Image-based spatial reasoning data:
>>

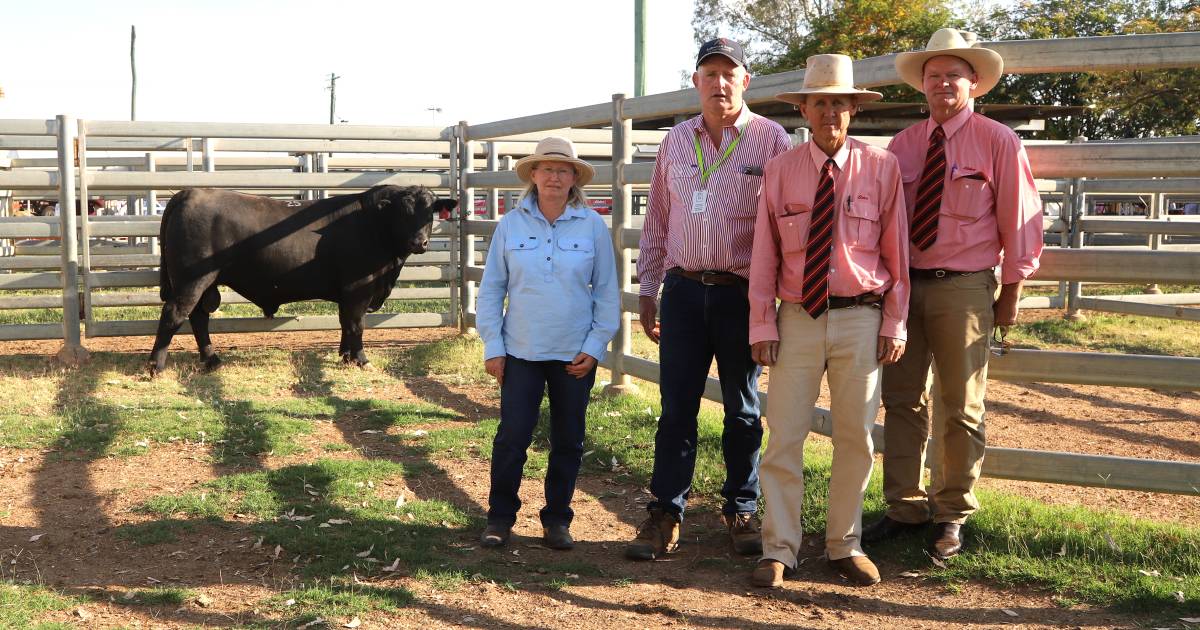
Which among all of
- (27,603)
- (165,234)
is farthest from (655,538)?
(165,234)

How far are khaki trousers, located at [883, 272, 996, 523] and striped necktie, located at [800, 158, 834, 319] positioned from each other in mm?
463

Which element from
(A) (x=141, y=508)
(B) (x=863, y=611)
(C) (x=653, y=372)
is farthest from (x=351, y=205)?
(B) (x=863, y=611)

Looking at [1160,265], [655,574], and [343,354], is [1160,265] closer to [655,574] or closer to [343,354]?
[655,574]

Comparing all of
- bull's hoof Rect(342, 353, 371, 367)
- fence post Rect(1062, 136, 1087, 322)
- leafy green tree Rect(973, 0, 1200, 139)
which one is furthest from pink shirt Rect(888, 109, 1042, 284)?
leafy green tree Rect(973, 0, 1200, 139)

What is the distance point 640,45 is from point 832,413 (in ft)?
36.1

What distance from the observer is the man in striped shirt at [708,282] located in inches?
170

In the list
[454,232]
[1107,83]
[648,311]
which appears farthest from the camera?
[1107,83]

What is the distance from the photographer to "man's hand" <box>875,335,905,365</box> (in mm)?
3930

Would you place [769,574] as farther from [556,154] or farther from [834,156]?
[556,154]

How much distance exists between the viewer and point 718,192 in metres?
4.33

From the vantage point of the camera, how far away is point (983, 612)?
12.7ft

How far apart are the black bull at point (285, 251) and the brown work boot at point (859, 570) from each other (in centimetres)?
589

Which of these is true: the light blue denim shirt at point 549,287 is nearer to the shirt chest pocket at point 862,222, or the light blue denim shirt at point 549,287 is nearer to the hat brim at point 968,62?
the shirt chest pocket at point 862,222

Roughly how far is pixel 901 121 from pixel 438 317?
12213mm
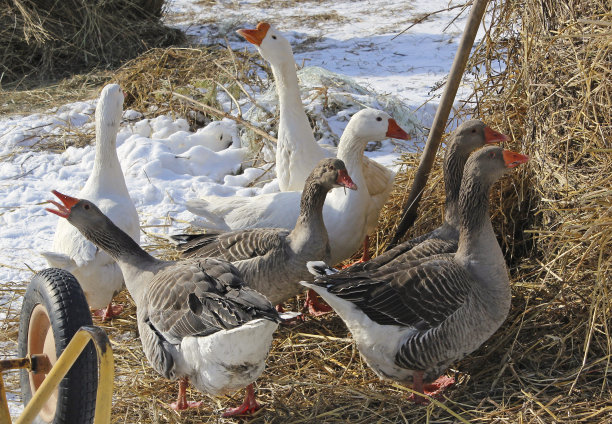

<<

Write out all of the entries above again with every "farthest" swapped for "most distant" and everything else unchanged. Leave the pictures out.

Which among all of
- (27,603)
- (165,234)
is most distant from (655,538)?
(165,234)

How far are khaki trousers, located at [883, 272, 996, 523] and striped necktie, located at [800, 158, 834, 319] positioned from each other in mm?
463

Which element from
(A) (x=141, y=508)
(B) (x=863, y=611)
(C) (x=653, y=372)
is most distant from (x=351, y=205)?
(B) (x=863, y=611)

Looking at [1160,265], [655,574], and [343,354], is [1160,265] closer to [655,574] or closer to [343,354]?
[655,574]

Comparing all of
- bull's hoof Rect(342, 353, 371, 367)
- fence post Rect(1062, 136, 1087, 322)
- leafy green tree Rect(973, 0, 1200, 139)
which one is furthest from pink shirt Rect(888, 109, 1042, 284)?
leafy green tree Rect(973, 0, 1200, 139)

What is the distance point 640,45 is from point 832,413 (in ft)?
36.1

What distance from the observer is the man in striped shirt at [708,282] located in inches?
170

In the list
[454,232]
[1107,83]
[648,311]
which appears most distant from the camera?
[1107,83]

What is the distance from the photographer to "man's hand" <box>875,335,905,365</box> (in mm)?
3930

Would you place [769,574] as farther from [556,154] or farther from [834,156]?
[556,154]

How much distance exists between the viewer and point 718,192 in metres?
4.33

From the vantage point of the camera, how far away is point (983, 612)?
12.7ft

How far apart are the black bull at point (285, 251) and the brown work boot at point (859, 570) from each other (in centimetres)?
589

Which of these is true: the light blue denim shirt at point 549,287 is nearer to the shirt chest pocket at point 862,222, or the light blue denim shirt at point 549,287 is nearer to the hat brim at point 968,62?
the shirt chest pocket at point 862,222

Roughly how far is pixel 901 121 from pixel 438 317?
12213mm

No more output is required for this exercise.